> [Source excerpt]:

A note on the manuscript history of "Vaults of Memory" (Jessica Dello Russo): Estelle Shohet Brettman petitioned ICS sponsors and friends for funding for a full-length book on the Catacombs of Rome even before the catalogue of the exhibit she had curated by the same title had gone to press in 1985 (English and Italian editions). Many of the early drafts of the "Vaults" monograph, in fact, were extended commentary on material in the exhibit and other photographs Brettman had in her possession. Now, in a longer textual format, Brettman seemed anxious to elaborate upon her ideas concerning the universality of visual motifs used in artistic media across cultures, perhaps with more emphasis on art and less on theology than scholars who had tried a similar approach, notably, E. R. Goodenough and Joseph Campbell. Following a showing in Rome of the "Vaults" exhibit in late 1985, and even without a publishing deal in the works, Brettman was awarded a large grant ($75,000.00) from the Eleanor Naylor Dana Trust for her book project. In the few remaining years of her life (she would die in 1991), Brettman curtailed her travel abroad and most other activities in order to complete the manuscript and send it out to publishers. Although no publishing house responded favorably at the time, Brettman persisted with the writing and revising of her text, with editorial assistance from friends and graduate students whom she had hired as research assistants, including her eventual successor at the International Catacomb Society (ICS), Amy K. Hirschfeld.

> [Challenge 1]: In one to three sentences, explain why Brettman cut back on travel abroad and most other activities in her final years, according to the manuscript history.
These records are unrelated to the manuscript history.

[Spatial question entries]
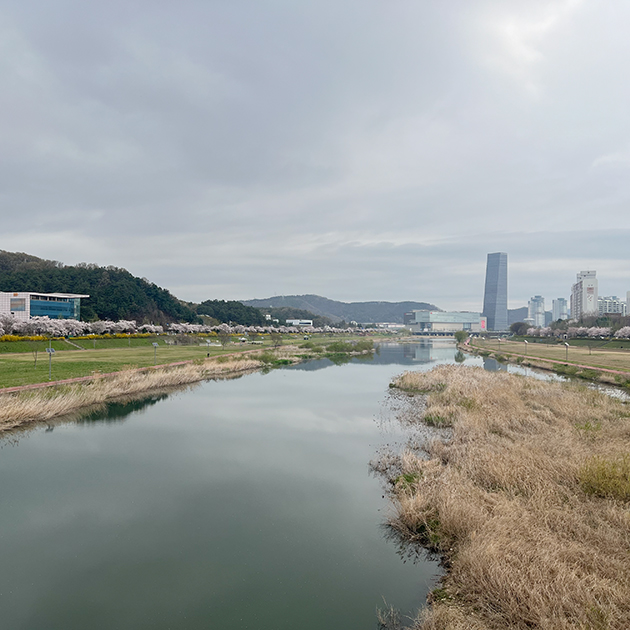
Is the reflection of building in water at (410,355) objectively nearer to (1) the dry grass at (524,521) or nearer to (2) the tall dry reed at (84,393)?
(2) the tall dry reed at (84,393)

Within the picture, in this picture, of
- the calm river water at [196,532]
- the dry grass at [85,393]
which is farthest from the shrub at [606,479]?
the dry grass at [85,393]

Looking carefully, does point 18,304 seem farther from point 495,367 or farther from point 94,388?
point 495,367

> [Challenge 2]: Identify every line of the records that contains the string "reed", matching case exactly, and copy each of those lines in full.

> [Exercise response 1]: Brettman cut back on travel abroad and most other activities so she could finish the manuscript and send it out to publishers.

> [Exercise response 2]:
Is the reflection of building in water at (410,355) objectively nearer to (1) the dry grass at (524,521) or nearer to (2) the tall dry reed at (84,393)?
(2) the tall dry reed at (84,393)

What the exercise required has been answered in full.